[DATA Boundary: Start]
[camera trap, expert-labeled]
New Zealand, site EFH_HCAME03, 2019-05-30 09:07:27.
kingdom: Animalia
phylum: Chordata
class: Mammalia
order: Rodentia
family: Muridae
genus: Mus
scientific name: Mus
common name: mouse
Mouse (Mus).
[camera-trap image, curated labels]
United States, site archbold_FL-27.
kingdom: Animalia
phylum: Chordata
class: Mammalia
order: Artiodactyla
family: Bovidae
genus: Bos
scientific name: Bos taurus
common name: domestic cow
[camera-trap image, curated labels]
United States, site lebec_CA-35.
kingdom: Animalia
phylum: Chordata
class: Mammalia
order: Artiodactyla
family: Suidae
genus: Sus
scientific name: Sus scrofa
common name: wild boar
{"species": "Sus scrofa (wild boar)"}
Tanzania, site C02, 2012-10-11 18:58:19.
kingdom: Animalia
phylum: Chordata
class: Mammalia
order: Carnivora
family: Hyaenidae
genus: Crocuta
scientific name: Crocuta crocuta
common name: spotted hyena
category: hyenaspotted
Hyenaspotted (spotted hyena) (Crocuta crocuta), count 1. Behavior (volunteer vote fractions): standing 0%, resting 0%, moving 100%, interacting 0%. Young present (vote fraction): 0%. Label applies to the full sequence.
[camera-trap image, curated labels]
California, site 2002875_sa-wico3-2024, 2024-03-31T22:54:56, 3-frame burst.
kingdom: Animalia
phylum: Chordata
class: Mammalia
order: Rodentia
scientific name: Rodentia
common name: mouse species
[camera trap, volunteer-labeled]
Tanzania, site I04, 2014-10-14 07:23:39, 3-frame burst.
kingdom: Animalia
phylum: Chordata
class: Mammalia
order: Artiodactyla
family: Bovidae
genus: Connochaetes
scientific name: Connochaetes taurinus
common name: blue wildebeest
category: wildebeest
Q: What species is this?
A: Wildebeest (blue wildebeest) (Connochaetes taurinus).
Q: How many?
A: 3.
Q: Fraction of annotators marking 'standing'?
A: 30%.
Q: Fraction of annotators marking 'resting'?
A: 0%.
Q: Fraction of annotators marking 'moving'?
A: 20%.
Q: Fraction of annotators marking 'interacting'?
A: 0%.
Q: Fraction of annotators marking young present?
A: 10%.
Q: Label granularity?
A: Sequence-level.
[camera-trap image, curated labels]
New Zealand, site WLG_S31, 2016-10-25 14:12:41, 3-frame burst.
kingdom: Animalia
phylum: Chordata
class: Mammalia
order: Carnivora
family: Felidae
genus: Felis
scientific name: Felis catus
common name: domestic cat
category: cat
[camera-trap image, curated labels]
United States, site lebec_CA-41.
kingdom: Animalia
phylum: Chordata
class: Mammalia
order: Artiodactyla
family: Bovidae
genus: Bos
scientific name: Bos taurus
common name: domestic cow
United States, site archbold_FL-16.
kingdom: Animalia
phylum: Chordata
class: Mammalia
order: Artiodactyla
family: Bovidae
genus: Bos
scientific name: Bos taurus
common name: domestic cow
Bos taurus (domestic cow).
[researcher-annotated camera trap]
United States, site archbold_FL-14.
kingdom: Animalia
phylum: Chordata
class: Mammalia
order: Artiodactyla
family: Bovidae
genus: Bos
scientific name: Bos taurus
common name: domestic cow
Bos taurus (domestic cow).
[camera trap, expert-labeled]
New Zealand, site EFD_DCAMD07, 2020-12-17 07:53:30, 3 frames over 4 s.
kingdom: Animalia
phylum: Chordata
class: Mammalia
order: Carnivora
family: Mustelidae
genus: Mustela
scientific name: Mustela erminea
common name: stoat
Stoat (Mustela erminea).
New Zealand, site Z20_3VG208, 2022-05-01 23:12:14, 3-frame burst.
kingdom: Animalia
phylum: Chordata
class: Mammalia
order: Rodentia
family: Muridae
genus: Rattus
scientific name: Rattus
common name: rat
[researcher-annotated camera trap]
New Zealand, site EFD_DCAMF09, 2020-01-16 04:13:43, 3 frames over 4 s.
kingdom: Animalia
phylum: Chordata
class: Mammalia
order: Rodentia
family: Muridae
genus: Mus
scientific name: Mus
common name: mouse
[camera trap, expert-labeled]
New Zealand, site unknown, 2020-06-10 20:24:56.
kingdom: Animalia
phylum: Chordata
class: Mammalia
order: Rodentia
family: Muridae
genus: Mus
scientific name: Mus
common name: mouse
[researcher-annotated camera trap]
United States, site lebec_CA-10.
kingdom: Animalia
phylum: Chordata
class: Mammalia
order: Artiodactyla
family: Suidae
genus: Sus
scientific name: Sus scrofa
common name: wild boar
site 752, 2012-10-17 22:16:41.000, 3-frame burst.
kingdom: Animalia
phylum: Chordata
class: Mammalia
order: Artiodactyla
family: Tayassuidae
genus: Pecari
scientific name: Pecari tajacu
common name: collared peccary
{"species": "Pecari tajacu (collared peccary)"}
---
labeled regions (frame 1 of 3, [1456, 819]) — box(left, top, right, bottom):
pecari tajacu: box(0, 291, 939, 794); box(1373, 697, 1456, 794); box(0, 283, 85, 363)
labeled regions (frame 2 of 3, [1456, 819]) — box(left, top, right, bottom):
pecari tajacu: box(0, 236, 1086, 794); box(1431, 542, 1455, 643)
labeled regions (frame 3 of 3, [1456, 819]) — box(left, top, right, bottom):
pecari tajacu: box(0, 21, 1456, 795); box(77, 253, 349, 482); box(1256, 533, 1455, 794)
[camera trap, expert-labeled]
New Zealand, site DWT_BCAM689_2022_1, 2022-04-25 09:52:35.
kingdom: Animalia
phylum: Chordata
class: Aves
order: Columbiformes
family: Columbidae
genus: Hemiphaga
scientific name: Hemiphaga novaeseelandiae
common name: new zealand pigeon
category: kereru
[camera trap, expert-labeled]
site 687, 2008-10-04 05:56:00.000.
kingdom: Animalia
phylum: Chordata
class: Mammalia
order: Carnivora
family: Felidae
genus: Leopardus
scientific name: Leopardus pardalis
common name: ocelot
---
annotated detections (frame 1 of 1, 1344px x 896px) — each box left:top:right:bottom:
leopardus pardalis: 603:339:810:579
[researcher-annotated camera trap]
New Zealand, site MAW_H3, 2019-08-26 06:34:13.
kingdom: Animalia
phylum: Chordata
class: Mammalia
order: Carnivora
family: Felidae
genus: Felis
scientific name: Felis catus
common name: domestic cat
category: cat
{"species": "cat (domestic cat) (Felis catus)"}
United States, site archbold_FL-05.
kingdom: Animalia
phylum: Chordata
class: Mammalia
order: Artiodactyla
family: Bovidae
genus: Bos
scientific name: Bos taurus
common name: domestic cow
[DATA Boundary: End]
Output the lines above verbatim and in full.

— RESULT FOR THIS EXERCISE —
[camera trap, expert-labeled]
New Zealand, site EFH_HCAME03, 2019-05-30 09:07:27.
kingdom: Animalia
phylum: Chordata
class: Mammalia
order: Rodentia
family: Muridae
genus: Mus
scientific name: Mus
common name: mouse
Mouse (Mus).
[camera-trap image, curated labels]
United States, site archbold_FL-27.
kingdom: Animalia
phylum: Chordata
class: Mammalia
order: Artiodactyla
family: Bovidae
genus: Bos
scientific name: Bos taurus
common name: domestic cow
[camera-trap image, curated labels]
United States, site lebec_CA-35.
kingdom: Animalia
phylum: Chordata
class: Mammalia
order: Artiodactyla
family: Suidae
genus: Sus
scientific name: Sus scrofa
common name: wild boar
{"species": "Sus scrofa (wild boar)"}
Tanzania, site C02, 2012-10-11 18:58:19.
kingdom: Animalia
phylum: Chordata
class: Mammalia
order: Carnivora
family: Hyaenidae
genus: Crocuta
scientific name: Crocuta crocuta
common name: spotted hyena
category: hyenaspotted
Hyenaspotted (spotted hyena) (Crocuta crocuta), count 1. Behavior (volunteer vote fractions): standing 0%, resting 0%, moving 100%, interacting 0%. Young present (vote fraction): 0%. Label applies to the full sequence.
[camera-trap image, curated labels]
California, site 2002875_sa-wico3-2024, 2024-03-31T22:54:56, 3-frame burst.
kingdom: Animalia
phylum: Chordata
class: Mammalia
order: Rodentia
scientific name: Rodentia
common name: mouse species
[camera trap, volunteer-labeled]
Tanzania, site I04, 2014-10-14 07:23:39, 3-frame burst.
kingdom: Animalia
phylum: Chordata
class: Mammalia
order: Artiodactyla
family: Bovidae
genus: Connochaetes
scientific name: Connochaetes taurinus
common name: blue wildebeest
category: wildebeest
Q: What species is this?
A: Wildebeest (blue wildebeest) (Connochaetes taurinus).
Q: How many?
A: 3.
Q: Fraction of annotators marking 'standing'?
A: 30%.
Q: Fraction of annotators marking 'resting'?
A: 0%.
Q: Fraction of annotators marking 'moving'?
A: 20%.
Q: Fraction of annotators marking 'interacting'?
A: 0%.
Q: Fraction of annotators marking young present?
A: 10%.
Q: Label granularity?
A: Sequence-level.
[camera-trap image, curated labels]
New Zealand, site WLG_S31, 2016-10-25 14:12:41, 3-frame burst.
kingdom: Animalia
phylum: Chordata
class: Mammalia
order: Carnivora
family: Felidae
genus: Felis
scientific name: Felis catus
common name: domestic cat
category: cat
[camera-trap image, curated labels]
United States, site lebec_CA-41.
kingdom: Animalia
phylum: Chordata
class: Mammalia
order: Artiodactyla
family: Bovidae
genus: Bos
scientific name: Bos taurus
common name: domestic cow
United States, site archbold_FL-16.
kingdom: Animalia
phylum: Chordata
class: Mammalia
order: Artiodactyla
family: Bovidae
genus: Bos
scientific name: Bos taurus
common name: domestic cow
Bos taurus (domestic cow).
[researcher-annotated camera trap]
United States, site archbold_FL-14.
kingdom: Animalia
phylum: Chordata
class: Mammalia
order: Artiodactyla
family: Bovidae
genus: Bos
scientific name: Bos taurus
common name: domestic cow
Bos taurus (domestic cow).
[camera trap, expert-labeled]
New Zealand, site EFD_DCAMD07, 2020-12-17 07:53:30, 3 frames over 4 s.
kingdom: Animalia
phylum: Chordata
class: Mammalia
order: Carnivora
family: Mustelidae
genus: Mustela
scientific name: Mustela erminea
common name: stoat
Stoat (Mustela erminea).
New Zealand, site Z20_3VG208, 2022-05-01 23:12:14, 3-frame burst.
kingdom: Animalia
phylum: Chordata
class: Mammalia
order: Rodentia
family: Muridae
genus: Rattus
scientific name: Rattus
common name: rat
[researcher-annotated camera trap]
New Zealand, site EFD_DCAMF09, 2020-01-16 04:13:43, 3 frames over 4 s.
kingdom: Animalia
phylum: Chordata
class: Mammalia
order: Rodentia
family: Muridae
genus: Mus
scientific name: Mus
common name: mouse
[camera trap, expert-labeled]
New Zealand, site unknown, 2020-06-10 20:24:56.
kingdom: Animalia
phylum: Chordata
class: Mammalia
order: Rodentia
family: Muridae
genus: Mus
scientific name: Mus
common name: mouse
[researcher-annotated camera trap]
United States, site lebec_CA-10.
kingdom: Animalia
phylum: Chordata
class: Mammalia
order: Artiodactyla
family: Suidae
genus: Sus
scientific name: Sus scrofa
common name: wild boar
site 752, 2012-10-17 22:16:41.000, 3-frame burst.
kingdom: Animalia
phylum: Chordata
class: Mammalia
order: Artiodactyla
family: Tayassuidae
genus: Pecari
scientific name: Pecari tajacu
common name: collared peccary
{"species": "Pecari tajacu (collared peccary)"}
---
labeled regions (frame 1 of 3, [1456, 819]) — box(left, top, right, bottom):
pecari tajacu: box(0, 291, 939, 794); box(1373, 697, 1456, 794); box(0, 283, 85, 363)
labeled regions (frame 2 of 3, [1456, 819]) — box(left, top, right, bottom):
pecari tajacu: box(0, 236, 1086, 794); box(1431, 542, 1455, 643)
labeled regions (frame 3 of 3, [1456, 819]) — box(left, top, right, bottom):
pecari tajacu: box(0, 21, 1456, 795); box(77, 253, 349, 482); box(1256, 533, 1455, 794)
[camera trap, expert-labeled]
New Zealand, site DWT_BCAM689_2022_1, 2022-04-25 09:52:35.
kingdom: Animalia
phylum: Chordata
class: Aves
order: Columbiformes
family: Columbidae
genus: Hemiphaga
scientific name: Hemiphaga novaeseelandiae
common name: new zealand pigeon
category: kereru
[camera trap, expert-labeled]
site 687, 2008-10-04 05:56:00.000.
kingdom: Animalia
phylum: Chordata
class: Mammalia
order: Carnivora
family: Felidae
genus: Leopardus
scientific name: Leopardus pardalis
common name: ocelot
---
annotated detections (frame 1 of 1, 1344px x 896px) — each box left:top:right:bottom:
leopardus pardalis: 603:339:810:579
[researcher-annotated camera trap]
New Zealand, site MAW_H3, 2019-08-26 06:34:13.
kingdom: Animalia
phylum: Chordata
class: Mammalia
order: Carnivora
family: Felidae
genus: Felis
scientific name: Felis catus
common name: domestic cat
category: cat
{"species": "cat (domestic cat) (Felis catus)"}
United States, site archbold_FL-05.
kingdom: Animalia
phylum: Chordata
class: Mammalia
order: Artiodactyla
family: Bovidae
genus: Bos
scientific name: Bos taurus
common name: domestic cow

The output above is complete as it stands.